En quoi la croix est-elle un sacrifice ? Quel péché efface-t-elle ? Qui sera sauvé par elle ? Voilà des questions qui agacent plusieurs de nos contemporains et qui minent passablement une saine compréhension du Dieu de Jésus. Que faire d'un Dieu qui se réjouit du sacrifice de son Fils, qui exige une rançon pour le salut des personnes ? Duquesne s'attaque à ces questions épineuses dans le second versant de son ouvrage. Encore une fois, l'idée de sacrifice apparaît comme une interprétation possible de la mort de Jésus en croix (bien qu'elle ne soit pas l'unique comme le prétend l'auteur), mais sa signification s'oppose à l'enseignement de Jésus. On insiste trop sur le péché originel, cause du mal du monde, et sur ses implications dans la vie ecclésiale. Longtemps, on y a méprisé le travail humain, la femme, la sexualité. Des générations de théologiens ont ainsi dû faire des pirouettes pour expliquer le sort des enfants morts avant le baptême, des justes morts avant l'Incarnation, etc. Le Dieu de Jésus ne demande pas de sacrifice. Malgré la présence de ce vocabulaire (c'est un bon exemple de ce qui était disponible dans la boîte à outils intellectuelle de l'époque), on peut comprendre de manière positive le sacrifice de Jésus : il sacrifie sa vie parce qu'il se donne totalement à Dieu et aux humains. Il ne se sacrifie ni pour satisfaire un père en colère, ni pour payer une dette, mais simplement parce que sa mission l'y entraîne par amour. La mort de Jésus en croix apparaît comme l'aboutissement de son engagement, cherchant par tous les moyens à révéler qui est Dieu.

Il n'est pas un Dieu qui punit. Contrairement aux images du Dieu vengeur de l'Ancien Testament et aux paroles violentes de Jésus, qui longtemps ont donné du souffle à une pratique pastorale de la peur, les prédications de Jésus révèlent un Dieu de miséricorde et d'amour inconditionnel. Duquesne sépare l'ivraie du bon grain en montrant l'évolution des conceptions bibliques et les circonstances qui permettaient à l'évangéliste Matthieu, par exemple, de mettre de telles paroles dans la bouche de Jésus.

Le chapitre dernier, récapitulatif, met en lumière les éléments importants qui nous permettent aujourd'hui de vivre du Dieu de Jésus dans la joie et l'espérance. Dégageons donc Dieu des dérapages et des mentalités archaïques qui ressurgissent continuellement dans nos histoires et le défigurent. Retenons alors que Dieu, le Dieu de Jésus, «aime comme un fou», au point de paraître injuste, de nier sa propre liberté, de refuser la puissance, de se faire l'un d'entre nous, imparfait, en train de se faire. Le Dieu de Jésus demeure, selon l'auteur, pour la femme et l'homme modernes «un Dieu surprenant».

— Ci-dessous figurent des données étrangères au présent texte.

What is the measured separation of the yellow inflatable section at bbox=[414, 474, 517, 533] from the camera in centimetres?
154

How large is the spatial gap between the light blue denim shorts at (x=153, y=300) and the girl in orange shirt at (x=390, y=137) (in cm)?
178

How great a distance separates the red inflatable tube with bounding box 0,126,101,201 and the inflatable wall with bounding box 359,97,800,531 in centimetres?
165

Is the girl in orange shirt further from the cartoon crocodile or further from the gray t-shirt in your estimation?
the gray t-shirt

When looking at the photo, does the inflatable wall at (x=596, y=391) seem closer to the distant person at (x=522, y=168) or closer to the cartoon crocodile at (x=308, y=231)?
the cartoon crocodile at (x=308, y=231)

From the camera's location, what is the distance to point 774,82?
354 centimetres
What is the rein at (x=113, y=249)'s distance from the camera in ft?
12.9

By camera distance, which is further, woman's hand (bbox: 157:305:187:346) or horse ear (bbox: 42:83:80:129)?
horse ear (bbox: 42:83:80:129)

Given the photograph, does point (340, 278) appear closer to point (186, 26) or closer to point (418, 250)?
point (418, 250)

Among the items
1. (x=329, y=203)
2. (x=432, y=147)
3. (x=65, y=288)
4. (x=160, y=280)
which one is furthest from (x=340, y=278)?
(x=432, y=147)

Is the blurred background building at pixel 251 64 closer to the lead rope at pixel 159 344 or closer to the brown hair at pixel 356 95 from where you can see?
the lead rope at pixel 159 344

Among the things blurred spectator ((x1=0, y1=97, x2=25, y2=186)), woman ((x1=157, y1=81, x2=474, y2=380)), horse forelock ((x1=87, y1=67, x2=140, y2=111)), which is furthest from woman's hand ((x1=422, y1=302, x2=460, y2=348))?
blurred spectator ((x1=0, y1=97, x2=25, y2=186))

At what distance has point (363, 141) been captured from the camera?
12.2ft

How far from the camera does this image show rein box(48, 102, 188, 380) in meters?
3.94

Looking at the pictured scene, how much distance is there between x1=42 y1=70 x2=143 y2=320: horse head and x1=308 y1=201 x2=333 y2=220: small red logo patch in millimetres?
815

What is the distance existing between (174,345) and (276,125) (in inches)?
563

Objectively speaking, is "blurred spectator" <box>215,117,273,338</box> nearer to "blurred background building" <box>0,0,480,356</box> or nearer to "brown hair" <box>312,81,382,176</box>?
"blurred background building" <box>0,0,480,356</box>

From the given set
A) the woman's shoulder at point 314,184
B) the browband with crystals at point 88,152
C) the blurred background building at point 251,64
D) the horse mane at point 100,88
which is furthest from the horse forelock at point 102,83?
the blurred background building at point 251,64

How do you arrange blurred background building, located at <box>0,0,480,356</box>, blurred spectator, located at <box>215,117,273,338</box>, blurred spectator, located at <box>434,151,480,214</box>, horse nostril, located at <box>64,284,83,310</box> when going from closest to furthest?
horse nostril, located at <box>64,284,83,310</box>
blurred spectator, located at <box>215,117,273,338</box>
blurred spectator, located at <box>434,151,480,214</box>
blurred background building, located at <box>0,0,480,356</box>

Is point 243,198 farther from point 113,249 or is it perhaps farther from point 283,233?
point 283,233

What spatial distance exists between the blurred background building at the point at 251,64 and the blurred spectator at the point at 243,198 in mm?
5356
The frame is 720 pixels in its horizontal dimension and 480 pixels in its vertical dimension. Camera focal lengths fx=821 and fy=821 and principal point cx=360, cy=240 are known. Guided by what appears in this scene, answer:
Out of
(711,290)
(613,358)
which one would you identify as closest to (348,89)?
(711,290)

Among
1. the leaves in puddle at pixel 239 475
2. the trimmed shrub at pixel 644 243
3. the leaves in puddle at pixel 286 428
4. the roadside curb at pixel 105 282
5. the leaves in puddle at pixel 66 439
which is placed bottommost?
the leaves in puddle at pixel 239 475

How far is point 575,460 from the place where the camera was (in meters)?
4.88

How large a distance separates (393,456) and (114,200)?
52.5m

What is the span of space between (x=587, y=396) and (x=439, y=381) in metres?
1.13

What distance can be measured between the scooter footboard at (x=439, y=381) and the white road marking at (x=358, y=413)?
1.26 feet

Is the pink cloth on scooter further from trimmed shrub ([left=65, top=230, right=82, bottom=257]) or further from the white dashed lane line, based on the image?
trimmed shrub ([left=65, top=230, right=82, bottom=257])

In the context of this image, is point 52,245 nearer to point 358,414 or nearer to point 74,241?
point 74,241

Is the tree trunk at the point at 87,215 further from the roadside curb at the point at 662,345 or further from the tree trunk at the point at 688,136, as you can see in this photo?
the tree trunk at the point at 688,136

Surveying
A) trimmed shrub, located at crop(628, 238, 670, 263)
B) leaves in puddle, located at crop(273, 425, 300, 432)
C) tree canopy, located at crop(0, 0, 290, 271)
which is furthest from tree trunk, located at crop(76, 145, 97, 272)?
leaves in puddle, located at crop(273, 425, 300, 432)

Si le livre dévoile le Dieu de Jésus aux femmes et aux hommes d'aujourd'hui, s'il leur donne de se dégager de mentalités dépassées et de mieux vivre leur foi en ce Dieu d'amour, alors bravo M. Duquesne, vous réussissez là où plusieurs spécialistes de nos institutions, tant ecclésiales qu'académiques, échouent : commencer à dire le Dieu de Jésus pour aujourd'hui.